When a solution is submitted, we use axe-core to run an automated audit of your code.

This picks out common accessibility issues like not using semantic HTML and not having proper heading hierarchies, among others.

This automated audit is fairly surface level, so we encourage to you review the project and code in more detail with accessibility best practices in mind.

How does the CSS report work?

When a solution is submitted, we use stylelint to run an automated check on the CSS code.

We've added some of our own linting rules based on recommended best practices. These rules are prefixed with frontend-mentor/ which you'll see at the top of each issue in the report.

The report will audit all CSS, SCSS and Less files in your repository.

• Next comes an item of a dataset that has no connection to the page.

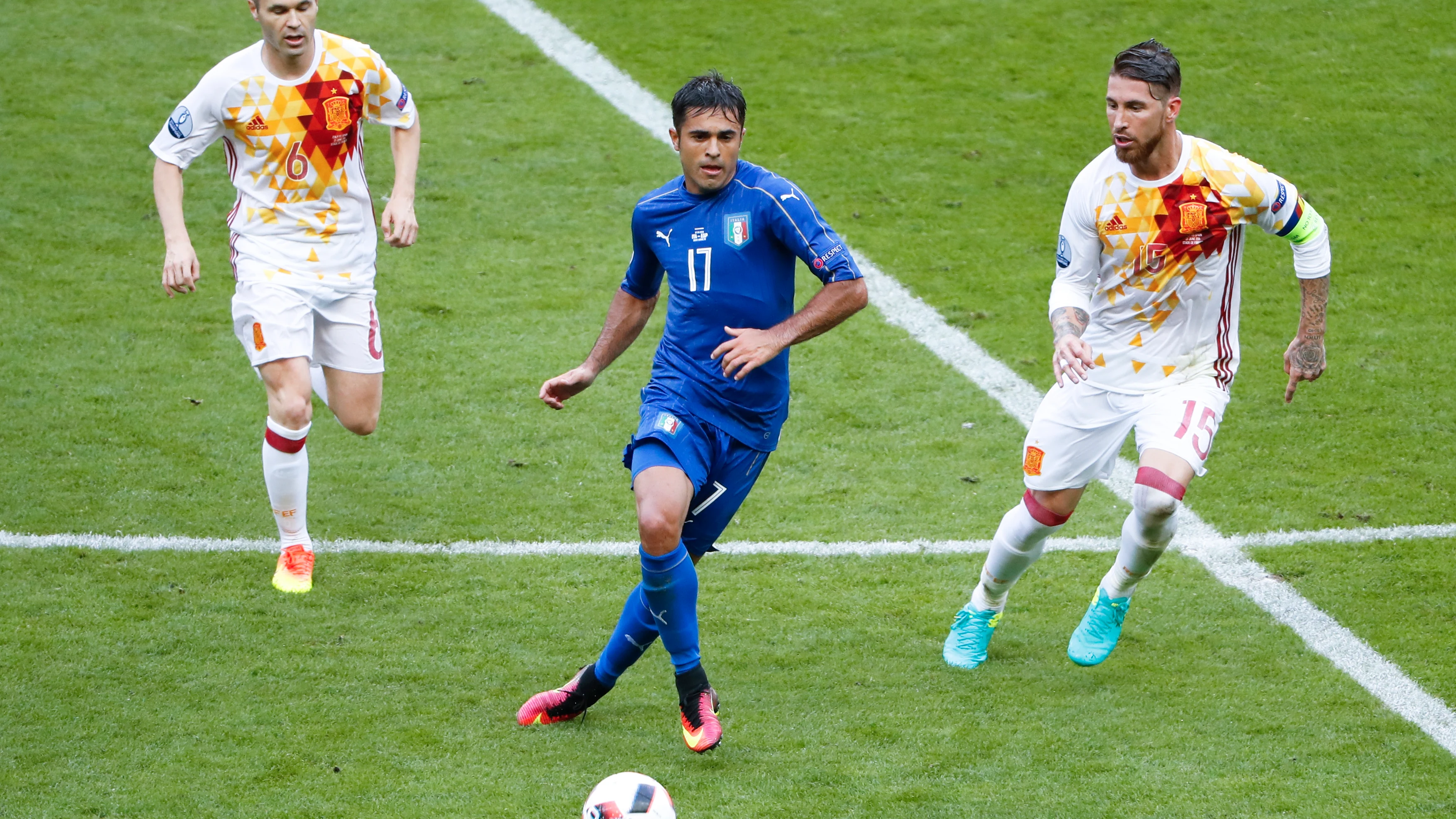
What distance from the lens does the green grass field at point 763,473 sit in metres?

How does the HTML validation report work?

When a solution is submitted, we use html-validate to run an automated check on the HTML code.

The report picks out common HTML issues such as not using headings within section elements and incorrect nesting of elements, among others.

Note that the report can pick up “invalid” attributes, which some frameworks automatically add to the HTML. These attributes are crucial for how the frameworks function, although they’re technically not valid HTML. As such, some projects can show up with many HTML validation errors, which are benign and are a necessary part of the framework.

How does the JavaScript validation report work?

When a solution is submitted, we use eslint to run an automated check on the JavaScript code.

The report picks out common JavaScript issues such as not using semicolons and using var instead of let or const, among others.

The report will audit all JS and JSX files in your repository. We currently do not support Typescript or other frontend frameworks.